[Saved data entries]
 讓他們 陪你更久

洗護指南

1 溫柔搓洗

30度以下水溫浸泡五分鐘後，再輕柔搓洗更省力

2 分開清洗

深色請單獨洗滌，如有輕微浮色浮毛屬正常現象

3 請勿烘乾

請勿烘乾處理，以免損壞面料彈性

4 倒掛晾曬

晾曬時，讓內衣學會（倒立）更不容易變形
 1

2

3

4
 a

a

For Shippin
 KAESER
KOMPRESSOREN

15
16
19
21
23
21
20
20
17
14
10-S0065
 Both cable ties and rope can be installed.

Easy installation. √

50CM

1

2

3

--

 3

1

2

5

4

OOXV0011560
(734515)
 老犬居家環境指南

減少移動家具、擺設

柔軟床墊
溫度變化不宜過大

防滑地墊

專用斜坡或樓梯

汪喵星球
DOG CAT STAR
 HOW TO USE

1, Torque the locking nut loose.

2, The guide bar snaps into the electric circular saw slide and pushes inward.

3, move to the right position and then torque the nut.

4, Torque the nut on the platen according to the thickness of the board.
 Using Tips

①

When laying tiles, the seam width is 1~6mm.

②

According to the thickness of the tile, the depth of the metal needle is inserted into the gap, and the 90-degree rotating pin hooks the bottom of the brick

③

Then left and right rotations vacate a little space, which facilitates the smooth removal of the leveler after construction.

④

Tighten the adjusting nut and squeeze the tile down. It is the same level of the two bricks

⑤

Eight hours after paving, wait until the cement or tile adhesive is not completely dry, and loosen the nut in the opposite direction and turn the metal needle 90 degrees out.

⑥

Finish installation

...

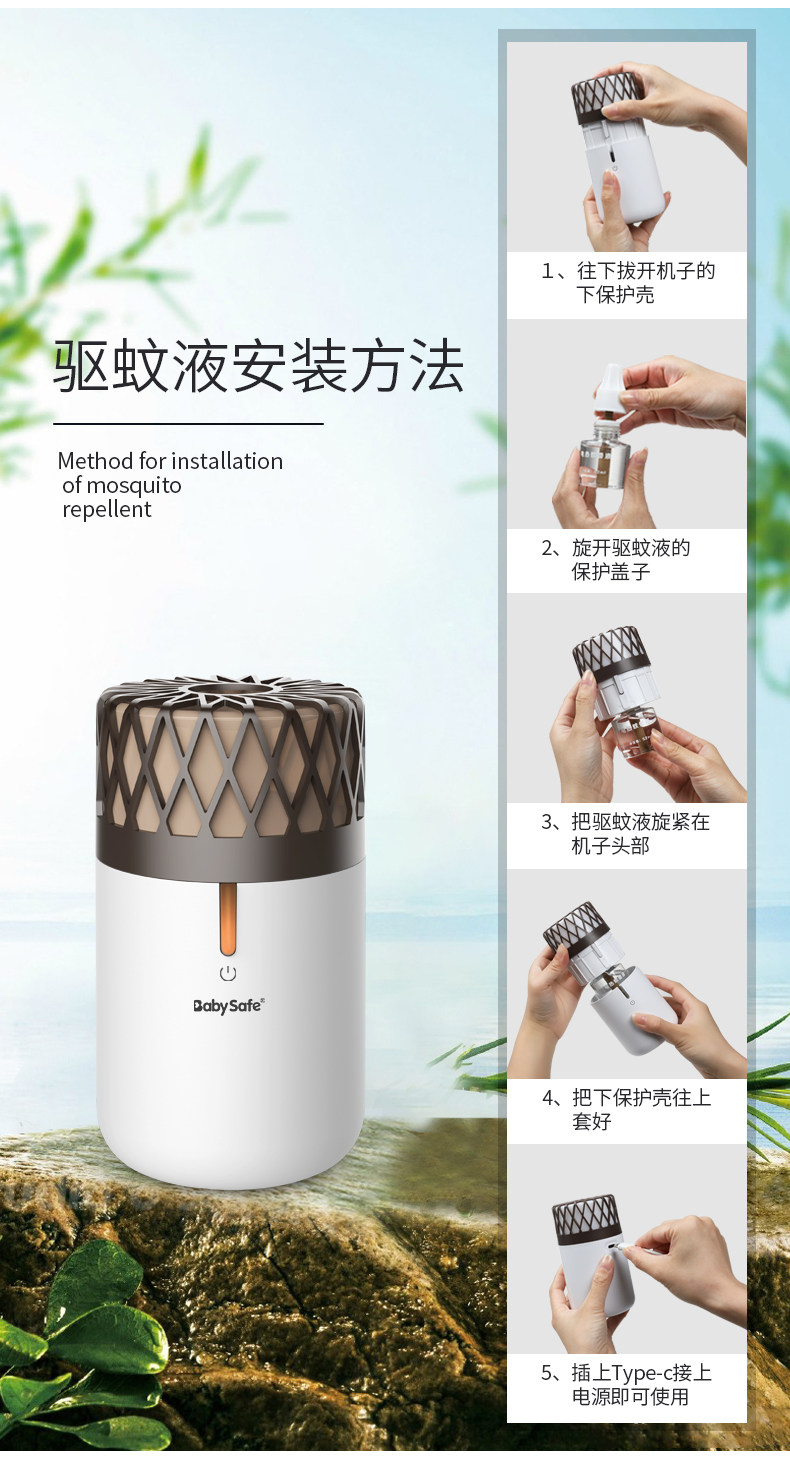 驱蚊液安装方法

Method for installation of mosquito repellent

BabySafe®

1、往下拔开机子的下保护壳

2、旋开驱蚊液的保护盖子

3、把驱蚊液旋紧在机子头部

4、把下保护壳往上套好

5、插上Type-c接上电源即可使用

# [What this task involves]
Starting at the line above that contains "Tighten the adjusting", write out each line exactly until the line that contains "Finish installation" has been written, and stop there.

# [Output of the task]
Tighten the adjusting nut and squeeze the tile down. It is the same level of the two bricks

⑤

Eight hours after paving, wait until the cement or tile adhesive is not completely dry, and loosen the nut in the opposite direction and turn the metal needle 90 degrees out.

⑥

Finish installation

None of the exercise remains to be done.